We started at the “boring” one. She was sitting in the cart but made a fuss to get out and walk. So I helped her out and told her to stay with me. We were in the bread aisle at this point. I walked towards the veggies with her right behind me. I kept looking behind. Picking out broccoli, I saw she had entered the veggie aisle too and was maybe 5 feet behind me .I wondered about 2 heads of broccoli versus one and that decision obviously seemed to have taken me more than 15 seconds. Because when I looked up, Bandar was no where in site. Panic stricken I ran through the veggie aisle shouting her name. I ran to the aisle next to it as well. Other shoppers offered to help look for her. My biggest fear was she had left the store and gone on to the road. I ran up front to the check out again and asked one of the cashiers to announce her name saying she was in a yellow dress. I ran through about 5 aisles screaming her name again – imagining the worst situations – Kidnapping, walking out to the parking lot on her own etc.
I vaguely heard them announcing something on the speakers – figured they were calling her name. Instead a shopper or two told me she was up front and that they were calling out for me. I was crying by this time and rushed out to the front and saw her holding a cashier girl’s hand and she was handed over to me. She was smiling a small smile and seemed vaguely guilty but calm, I picked her up and smothered her with hugs and asked her where she was. Her version of it she lost me and couldn’t find me.That was all I got from my usually verbose child. Later the cashier told me a customer had found her wondering the store alone and brought her to the front. She had apparently answered with her name when asked. And then they called me. That’s it.

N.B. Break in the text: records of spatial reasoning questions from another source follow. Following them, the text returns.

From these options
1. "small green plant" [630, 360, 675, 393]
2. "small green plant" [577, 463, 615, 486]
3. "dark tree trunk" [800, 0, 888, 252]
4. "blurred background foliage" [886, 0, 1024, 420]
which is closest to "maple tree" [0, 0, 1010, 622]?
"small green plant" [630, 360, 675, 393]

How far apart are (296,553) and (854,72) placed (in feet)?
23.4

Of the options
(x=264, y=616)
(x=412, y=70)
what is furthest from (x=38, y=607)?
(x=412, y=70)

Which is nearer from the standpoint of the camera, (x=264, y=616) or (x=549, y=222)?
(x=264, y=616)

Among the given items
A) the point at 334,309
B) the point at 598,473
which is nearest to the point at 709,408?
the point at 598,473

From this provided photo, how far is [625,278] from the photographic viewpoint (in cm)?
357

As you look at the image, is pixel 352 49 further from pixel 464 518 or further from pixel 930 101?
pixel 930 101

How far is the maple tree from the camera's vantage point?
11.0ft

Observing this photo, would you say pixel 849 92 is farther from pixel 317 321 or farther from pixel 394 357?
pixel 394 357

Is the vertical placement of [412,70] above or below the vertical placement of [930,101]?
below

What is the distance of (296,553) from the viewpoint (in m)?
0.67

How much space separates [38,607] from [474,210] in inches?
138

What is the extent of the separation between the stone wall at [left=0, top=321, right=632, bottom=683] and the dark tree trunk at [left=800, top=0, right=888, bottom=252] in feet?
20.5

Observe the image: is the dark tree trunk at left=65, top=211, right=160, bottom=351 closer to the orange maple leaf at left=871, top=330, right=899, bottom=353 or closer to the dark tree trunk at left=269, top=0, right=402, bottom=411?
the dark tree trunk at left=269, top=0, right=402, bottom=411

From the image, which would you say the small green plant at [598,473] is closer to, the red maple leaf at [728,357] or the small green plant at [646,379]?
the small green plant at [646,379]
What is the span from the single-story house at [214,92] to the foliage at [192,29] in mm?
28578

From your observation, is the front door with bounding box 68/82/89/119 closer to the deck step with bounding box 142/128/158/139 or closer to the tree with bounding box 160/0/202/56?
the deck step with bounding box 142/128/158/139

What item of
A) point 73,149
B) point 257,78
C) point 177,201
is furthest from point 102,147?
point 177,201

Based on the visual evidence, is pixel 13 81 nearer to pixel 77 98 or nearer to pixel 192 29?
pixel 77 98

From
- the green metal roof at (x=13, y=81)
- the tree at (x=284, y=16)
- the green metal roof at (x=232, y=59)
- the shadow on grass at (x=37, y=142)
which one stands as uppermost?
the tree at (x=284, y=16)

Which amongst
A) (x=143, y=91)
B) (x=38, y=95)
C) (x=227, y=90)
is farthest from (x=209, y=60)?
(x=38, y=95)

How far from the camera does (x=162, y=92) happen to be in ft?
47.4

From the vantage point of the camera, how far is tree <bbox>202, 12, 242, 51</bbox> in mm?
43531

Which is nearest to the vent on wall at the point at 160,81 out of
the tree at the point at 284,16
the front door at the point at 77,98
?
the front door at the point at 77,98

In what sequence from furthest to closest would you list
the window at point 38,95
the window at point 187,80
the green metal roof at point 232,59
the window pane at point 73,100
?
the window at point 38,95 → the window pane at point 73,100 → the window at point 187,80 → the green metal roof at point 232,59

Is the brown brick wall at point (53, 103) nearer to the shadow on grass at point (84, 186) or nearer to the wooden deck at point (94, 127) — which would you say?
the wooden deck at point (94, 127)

I had so many thoughts about the way this played out – what if the customer had not been nice enough to bring her up front? Looks like my child had no concerns about going anywhere with strangers – she let the customer take her up front and had stood calmly holding the cashier’s hand. If anyone had told her they would take her to mommy, I have no doubt my child would have followed and left the store without any fuss or scene – awful to think about but its something I have to teach her quickly. We have read books about this exact situation – getting lost at a grocery store (!), not talking to strangers is another lesson we have spoken about. Anyway, in this case the strangers helped her, so how could I teach her whatever message I wanted to give her in my mixed up head about strangers? She’s too young for hypothetical situations when I tried in vain to walk her through a few? How could I have been stupid enough to lose her in the first place? What sort of a mom was I? I was so badly shaken by the whole thing for the rest of the evening and even the next few days to some extent. This is one of the family secrets that will never be told to my parents or inlaws –unless Bandar accidently bleats. I cannot deal with being judged or scolded here on top of the intense guilt.
Bandar will not be getting out of the cart till she is 7 at least at this point.And if we ever have two kids I will not be the brave mom out with both a grocery store.I am clearly incapable of the simple task.